Final Report
Introduction/Background
In this era of the internet and technology we have seen a wide increase in fraudulent and phishy websites where the site owner/attacker attempts to gain sensitive information from the user for his/ her own commercial benefit. This has attracted the interest of many to apply machine learning modeling to automatically identify which websites are scams or not based on a particular website’s characteristics and features. In our project, we will take features such as a website’s url length, the types of symbols the url contains, and number of MX servers and apply machine learning techniques to produce whether a website is fraudulent or not.
Problem Definition
Oftentimes, we may receive an email or see a website that grabs our attention. However, how do we know whether we can trust its information? Because of the rising use of the internet, there has been an unfortunate increase in fraudulent sites that compel users to disclose the wrong information as well as have their money stolen. Even though an average young adult can tell something may or may not be a scam because some things are “too good to be true”, many fraudulent websites are starting to look like legitimate sites. This can be especially problematic for the elderly and younger kids who may not understand what the normal of the internet is. Consequently, in our project, we will be using machine learning techniques to identify suspicious websites to protect ourselves from fraud and its negative consequences.
Data Collection
A research study was conducted on a large number of websites on the internet which identified whether a website was scam or legitimate. The study had two variations of datasets: a small dataset with 58,645 websites and a large dataset of 88,647 websites. Each dataset has 111 features which can be divided into six different categories:
A list of all 111 features with a short description of each of their descriptions are given in detail in the linked research article. Taking in all 111 features a boolean Y value (0,1) was given to identify if a website was a scam site or a legitimate site. For our data analysis, we used the larger dataset of n = 88,647 and d = 111 because a larger dataset was more appropriate to the actual number of websites on the internet.
Methods
To avoid overfitting and underfitting, we made 80% of our dataset our training data and 20% our testing dataset and tested our models separately with them. To reduce the dimensions of our data, we applied various methods such as Principal Component Analysis (PCA), Random Forest Feature Selection, and Feature Permutations. After calculating the most important features in our dataset, we trained our model using gaussian naive bayes, random forests, and logistic regression.
Feature Selection
The accurate detection of scam websites involves several varying features such as types of characters found in the url and the number of MX servers. However, many of these features will not be significant when detecting scam websites and many will be correlated to each other; the additional classification from some features will be marginal and may cause overfitting when building a model. Nevertheless, we first attempted to reduce the dimensions by applying Principal Component Analysis. Although, we were able to conclude that 99% of the model could be predicted by 2 features, PCA didn’t take into consideration the y labels of our data. Geometrically, PCA projects it’s dataset onto an axis that will reduce it’s dimensions and these dimensions are called principal components while maximizing the variance of a given dataset. However, even if the data gets projected onto an axis and separated, the data might not be separable by the y labels which increases the likelihood of an inaccurate training model. This phenomenon happens because the labels are not ensured to be correlated with the variance of the features. Consequently, training a model using binary classification and PCA for our dataset would be very difficult.

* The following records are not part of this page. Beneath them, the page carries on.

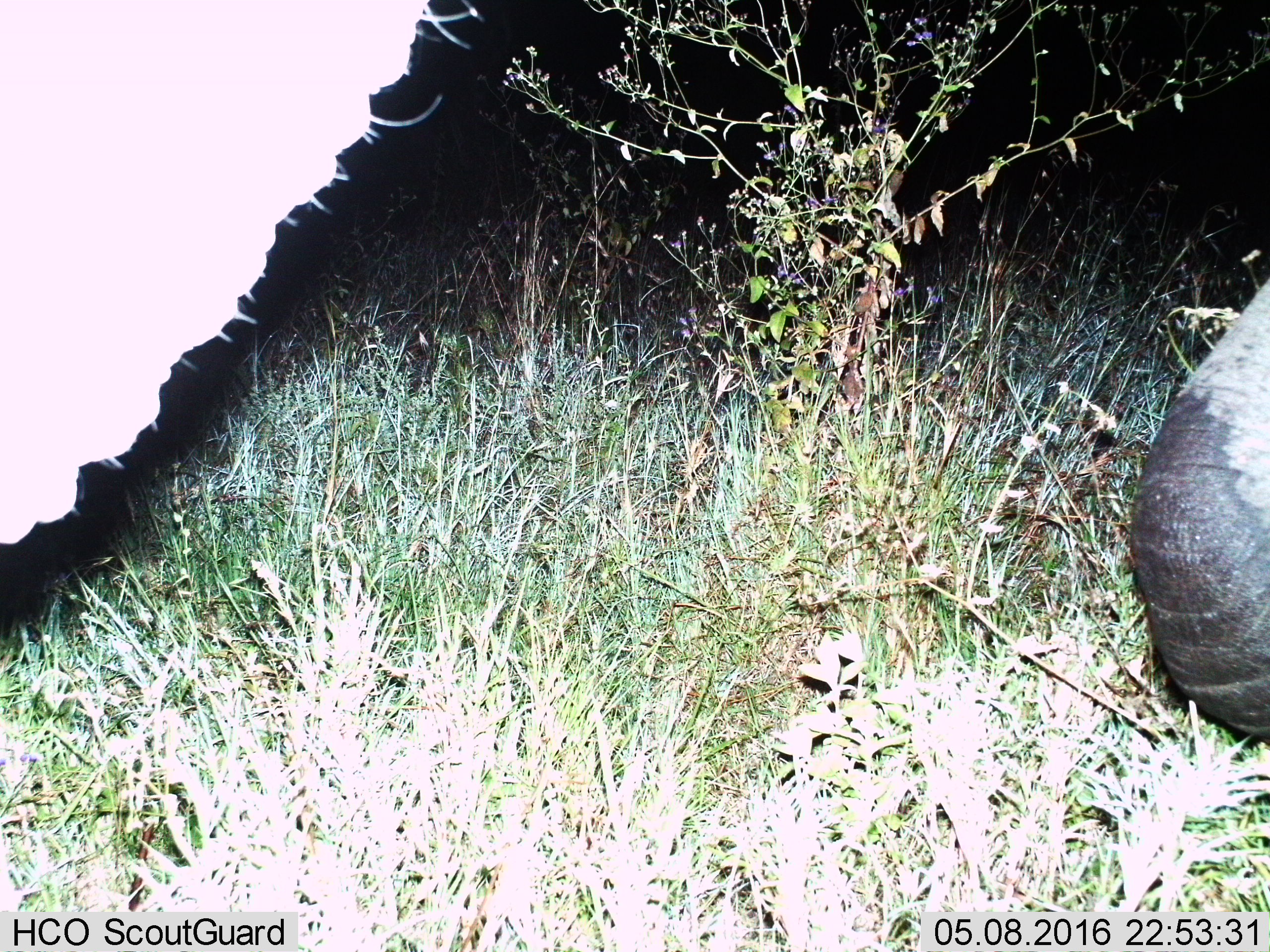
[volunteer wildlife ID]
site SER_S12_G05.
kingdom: Animalia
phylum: Chordata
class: Mammalia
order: Proboscidea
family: Elephantidae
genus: Loxodonta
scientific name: Loxodonta africana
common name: african bush elephant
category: elephant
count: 1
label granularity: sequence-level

Therefore, we moved on to a forward feature selection technique called Tree-Based Feature Selection (random forests) as a pre-processing step. Essentially, all the data points are placed at the root of a tree. The tree expands by splitting the data among different features. The features at each split are selected randomly. The importance of a feature increases as the decrease in impurity increases (i.e trying to get the data in each node to be homogenous); impurity is measured through the Gini index. Subsequent splits decrease the impurity further until ideally, every leaf is either fully "spam" or fully "not spam". This was the rigorous classification approach we were looking for. We were able to reduce the dimensions of the dataset. Furthermore the features that were found were completely different from the PCA approach. Below is a summary table of the results:
Number of Features Reduced To | Fractional Importance | Important Feature Names |
---|---|---|
2 | 74.5% |
|
3 | 77.7% |
|
4 | 80.3% |
|
Table 1: Summary of Tree Based Feature Selection
We considered that impurity-based feature importances may be misleading for high-cardinality features (features which may have many unique values). In other words, there is more information present for features with several different values, thereby ranking those features as more important than ones with less cardinality. Our dataset was susceptible to this, as the number of certain characters within a url may vary tremendously between websites. Therefore we tried a backward feature selection approach called Feature Permutations. In feature permutations, a model score with all the features is calculated. Then a feature is removed, and a new model score is calculated. The difference between the two values is the importance of that feature to the model. This is repeated for all the features for each trial, over a total of 100 trials.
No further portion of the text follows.